Senin görevin – Aşağıdaki bozma ve sonrasındaki yargılamayla ilgili metinde adı geçen bütün mahkeme ve daireleri sırala.

Kaynak belge –
■ ■ ■ ■

V. BOZMA VE BOZMADAN SONRAKİ YARGILAMA SÜRECİ

A. Bozma Kararı

1. Bölge Adliye Mahkemesinin yukarıda belirtilen kararına karşı davacılar vekili yardım nafakası yönünden temyiz isteminde bulunmuştur.

2. Yargıtay 2. Hukuk Dairesi'nin 27.09.2022 tarihli ve 2022/7068 Esas, 2022/7477 Karar sayılı kararıyla; Bölge Adliye Mahkemesi'nce; İlk Derece Mahkemesi'nce yardım nafakasına ilişkin olarak verilen usulden ret kararının usul ve yasaya aykırı olduğu belirlendiği halde, nihai olarak tarafların istinaf taleplerinin reddine karar verildiği, kararın hüküm kısmında tarafların istinaf taleplerinin esastan reddine karar verilmek suretiyle gerekçe ile hüküm arasında çelişki yaratıldığından bahisle kararın bozulmasına, bozma sebebine göre sair temyiz itirazlarının incelenmesine yer olmadığına karar verilmiştir.

B. Bölge Adliye Mahkemesince Bozmaya Uyularak Verilen Karar

Bölge Adliye Mahkemesinin yukarıda tarih ve sayısı belirtilen kararıyla; yargılama sırasında çocuk ... olduğundan iştirak nafakasının yasa gereği son bulduğu, ortak çocuğun vekil vasıtası ile yargılamada kendini temsil ettirdiği, ... olduktan sonraki dönem için nafakanın devamını talep ettiği, bu istemin 4721 sayılı Kanun'un 364 üncü maddesi kapsamında yardım nafakası istemine ilişkin olduğu, Mahkemece, yardım nafakasında taraf sıfatı bulunmadığından 21.07.2018 tarihinden sonrasına ilişkin nafaka talebinin usulden reddine karar verilmesinin usul ve yasaya aykırı olduğu, ortak çocuğun İlk Derece Mahkemesi karar tarihi itibariyle adına kayıtlı şirketten gelir sahibi olduğu, her davanın açıldığı tarihteki şartlara tabi olması nedeniyle karar tarihinden sonra hisselerin üçüncü şahsa devredilmesinin verilecek karara etkisinin bulunmadığı, yardım nafakası bağlanmasının yasal koşulları oluşmadığının anlaşıldığından bahisle davacı ...'nun ve davalının iştirak nafakasına yönelik istinaf taleplerinin esastan reddine, davacı ...'nın yardım nafakası davasında davanın usulden reddine yönelik istinaf talebinin kabulüne, İlk Derece Mahkemesi kararının yardım nafakasına ilişkin 2 nolu bendinin kaldırılmasına, davacı ...'nın yardım nafakası davasının reddine, davacı ...'nın lehine yardım nafakası hükmedilmesi davasına yönelik istinaf talebinin esastan reddine karar verilmiştir.

■ ■ ■ ■

Çalışma malzemesi –

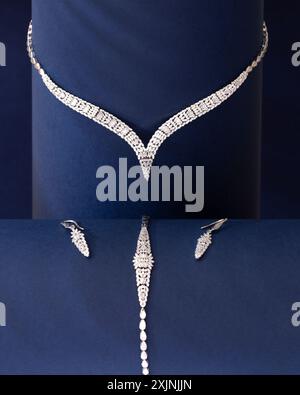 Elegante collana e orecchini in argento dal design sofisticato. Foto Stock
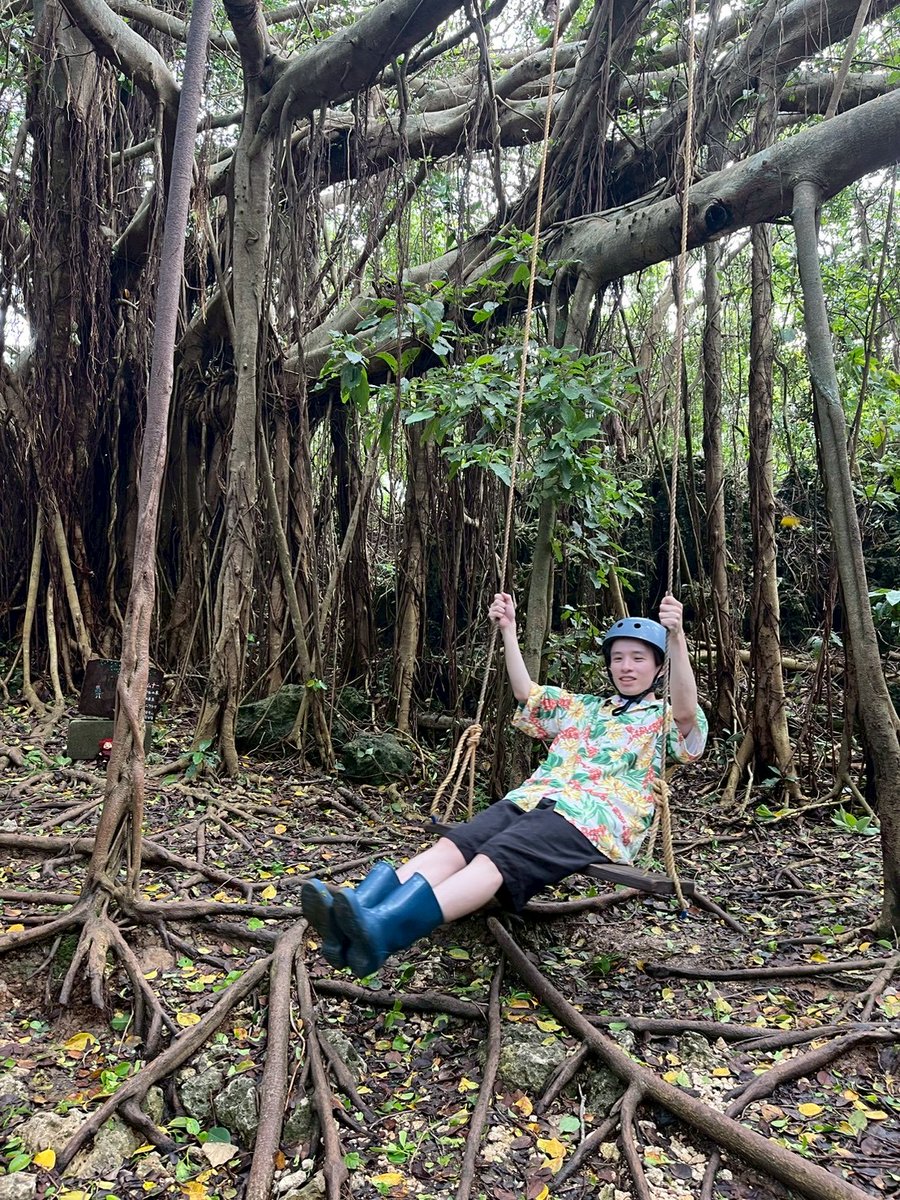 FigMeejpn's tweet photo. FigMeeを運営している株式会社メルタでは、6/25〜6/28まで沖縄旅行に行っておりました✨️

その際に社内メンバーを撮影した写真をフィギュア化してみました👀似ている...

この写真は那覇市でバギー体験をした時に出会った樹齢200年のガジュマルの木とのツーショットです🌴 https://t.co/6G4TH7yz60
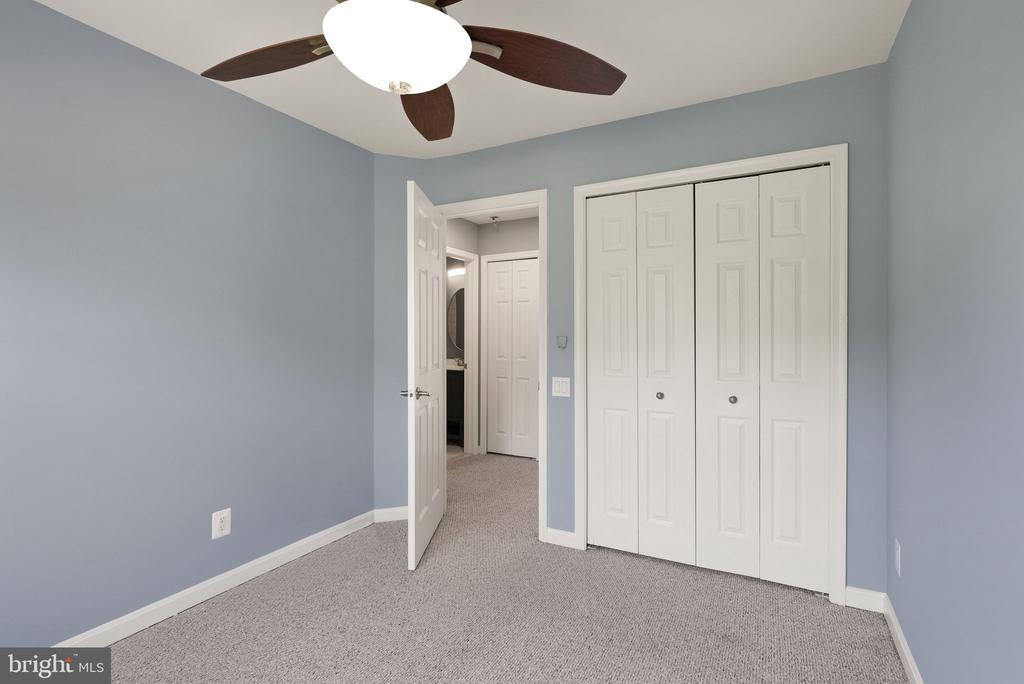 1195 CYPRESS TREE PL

■ ■ ■ ■

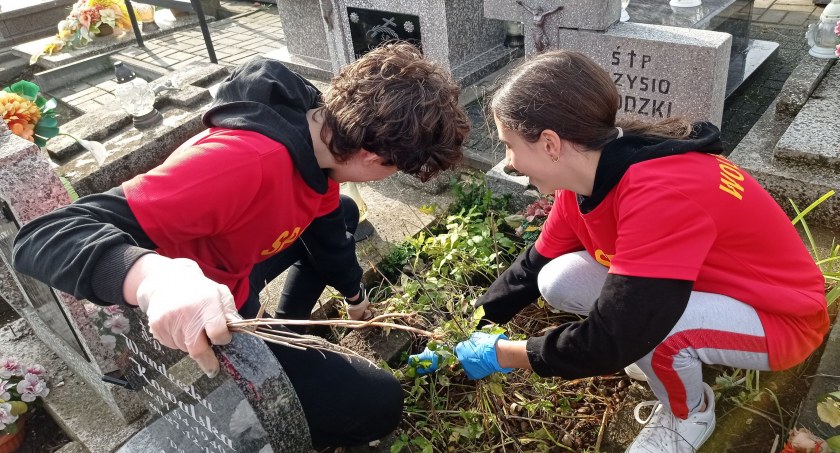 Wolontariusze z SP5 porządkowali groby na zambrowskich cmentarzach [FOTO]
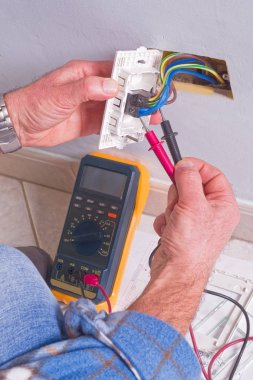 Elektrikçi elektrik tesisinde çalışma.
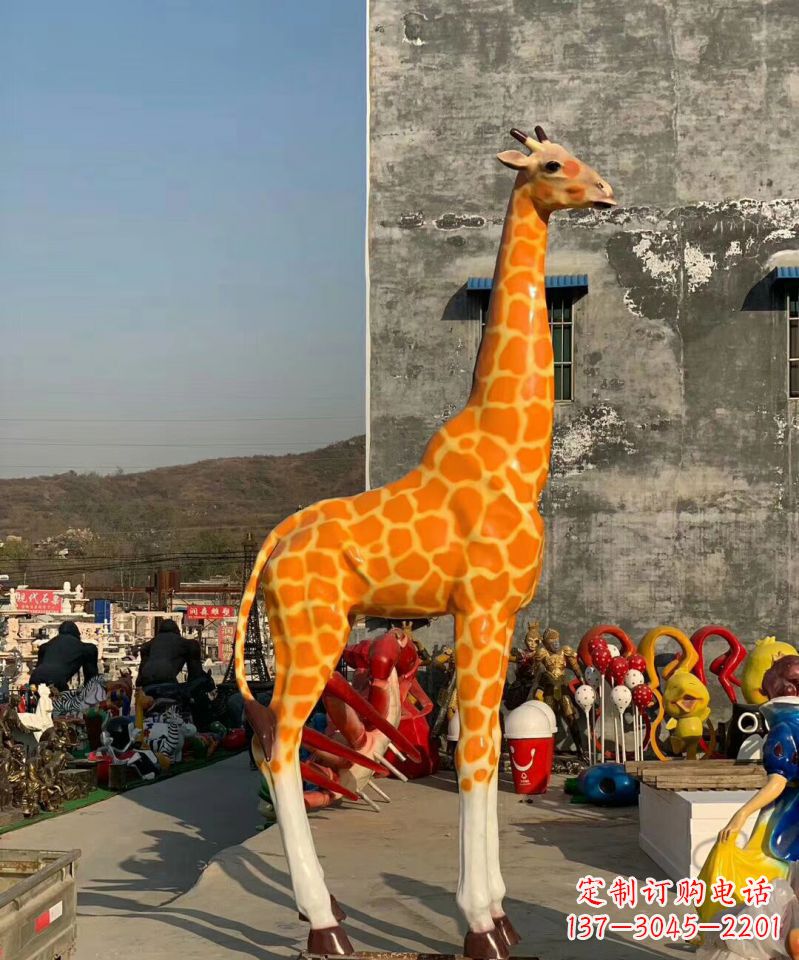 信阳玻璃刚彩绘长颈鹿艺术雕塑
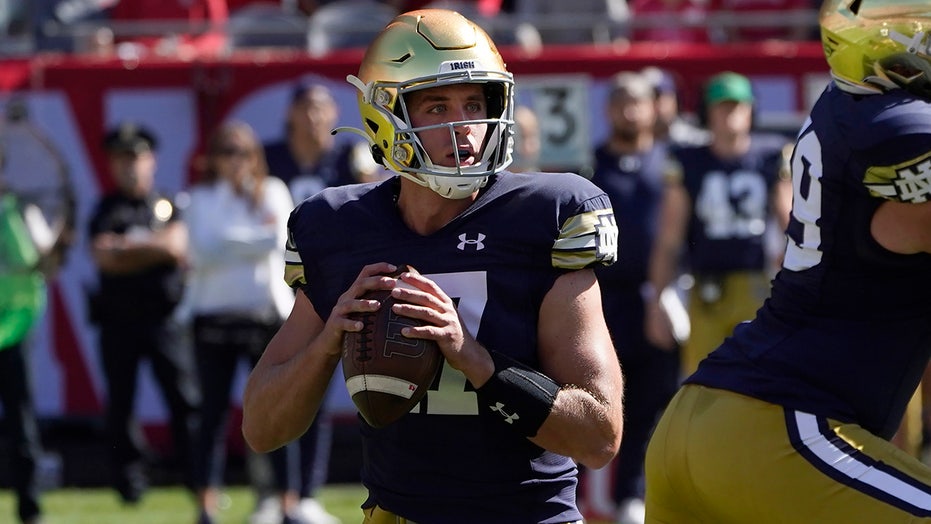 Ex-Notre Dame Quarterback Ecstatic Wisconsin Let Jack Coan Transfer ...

■ ■ ■ ■

Görevin sonucu –
Bölge Adliye Mahkemesi
Yargıtay 2. Hukuk Dairesi
İlk Derece Mahkemesi